El 29 de octubre de 1992 el maestro Brouwer dirigía por primera vez a la Orquesta de Córdoba en el Gran Teatro. Un gran acontecimiento. Rafael Orozco interpretó el Concierto Emperador de Beethoven y Adolfo Marsillach puso voz a la Guía de Orquesta para jóvenes de Britten, toda una declaración de intenciones de lo que la formación clásica traería: hábitos culturales. De los 69 abonados de la primera temporada se ha llegado a los 1.000 y pico en esta última. La música clásica se ha explicado a no sé cuantos miles de escolares en los conciertos didácticos y la orquesta ha tocado en barrios en los que nunca sonó la música clásica. Su labor pedagógica y democrática nos ha regenerado como ciudad y como ciudadanos.
Dicho lo cual y viendo lo que viene, los hábitos culturales deberían introducirse ahora entre la oligarquía cordobesa con un solo objetivo: la filantropía.
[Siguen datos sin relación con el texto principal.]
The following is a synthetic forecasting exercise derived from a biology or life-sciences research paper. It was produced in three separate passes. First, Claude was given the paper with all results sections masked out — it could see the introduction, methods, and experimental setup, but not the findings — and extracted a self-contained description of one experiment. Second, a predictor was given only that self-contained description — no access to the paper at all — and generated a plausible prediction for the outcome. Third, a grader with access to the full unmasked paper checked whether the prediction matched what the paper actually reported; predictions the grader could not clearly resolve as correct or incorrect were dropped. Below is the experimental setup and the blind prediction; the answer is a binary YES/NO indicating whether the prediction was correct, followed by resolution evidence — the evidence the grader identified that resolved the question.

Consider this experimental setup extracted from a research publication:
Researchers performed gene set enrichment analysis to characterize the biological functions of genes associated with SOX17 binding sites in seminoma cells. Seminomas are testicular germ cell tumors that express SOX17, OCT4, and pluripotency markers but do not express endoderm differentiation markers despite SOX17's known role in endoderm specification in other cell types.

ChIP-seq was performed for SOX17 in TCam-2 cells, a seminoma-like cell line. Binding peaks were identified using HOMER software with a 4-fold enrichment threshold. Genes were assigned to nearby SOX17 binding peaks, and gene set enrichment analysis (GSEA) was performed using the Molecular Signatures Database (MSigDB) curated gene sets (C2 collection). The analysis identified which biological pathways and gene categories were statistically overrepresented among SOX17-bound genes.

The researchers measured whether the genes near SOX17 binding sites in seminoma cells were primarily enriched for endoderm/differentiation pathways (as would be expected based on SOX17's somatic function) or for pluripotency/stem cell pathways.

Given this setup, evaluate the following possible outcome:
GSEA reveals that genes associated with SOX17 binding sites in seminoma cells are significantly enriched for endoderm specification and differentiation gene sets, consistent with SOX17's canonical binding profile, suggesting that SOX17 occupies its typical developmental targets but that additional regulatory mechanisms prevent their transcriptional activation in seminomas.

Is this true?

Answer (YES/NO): NO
Soñamos con que los ricos y los emprendedores se conviertan en generosos mecenas, ley de mecenazgo mediante (de una vez) que les otorgue marco jurídico y reconocimiento social. Recordemos que la revista Cántico nunca hubiera existido sin el patrocinio de Baldomero Moreno (a quien se le tuvo que ocultar la homosexualidad reinante, claro está). Por todo ello les hemos quitado las velas a la Junta y se las hemos encendido tanto a los empresarios deseosos de unir su nombre al de Bach, como a un Ayuntamiento cuyo concejal de Cultura es catedrático de piano y ama a la orquesta.